Hoeveel tijd kreeg de gemachtigde van X van de griffier om het beroep alsnog via het webportaal in te dienen, volgens de tekst over het niet-digitaal ingediende cassatieberoep?

* **Tekstfragment**:
_ _ _ _ _ _ _

De Hoge Raad verklaart een door een beroepsmatig optredende rechtsbijstandverlener ingediend cassatieberoep niet-ontvankelijk omdat het niet digitaal is ingediend.

X stelt beroep in cassatie in bij de Hoge Raad tegen een uitspraak van Hof Arnhem-Leeuwarden van 21 april 2020 betreffende een navorderingsaanslag IB/PVV 2015 en belastingrentebeschikking.

De Hoge Raad verklaart een door een beroepsmatig optredende rechtsbijstandverlener ingediend cassatieberoep niet-ontvankelijk omdat het niet digitaal is ingediend. De hofuitspraak waartegen beroep in cassatie is ingesteld, dateert van na 15 april 2020. Digitaal procederen is met ingang van die datum verplicht voor rechtsbijstandverleners. Dat betekent dat de gemachtigde van X het cassatieberoep via het webportaal van de Hoge Raad had moeten indienen. De gemachtigde heeft echter de fax gebruikt. De griffier heeft de gemachtigde twee weken gegeven om het beroep alsnog via het webportaal in te dienen. De gemachtigde heeft aan dit verzoek geen gevolg gegeven. De Hoge Raad verklaart het cassatieberoep niet-ontvankelijk.

_ _ _ _ _ _ _

* **Uittreksel gegevens**:
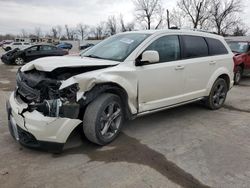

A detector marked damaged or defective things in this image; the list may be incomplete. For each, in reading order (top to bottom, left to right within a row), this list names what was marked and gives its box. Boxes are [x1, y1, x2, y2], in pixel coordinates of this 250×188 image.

crumpled hood [21, 55, 119, 72]
detached front bumper [6, 92, 82, 152]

_ _ _ _ _ _ _

* **Uitgewerkte oplossing**: Twee weken.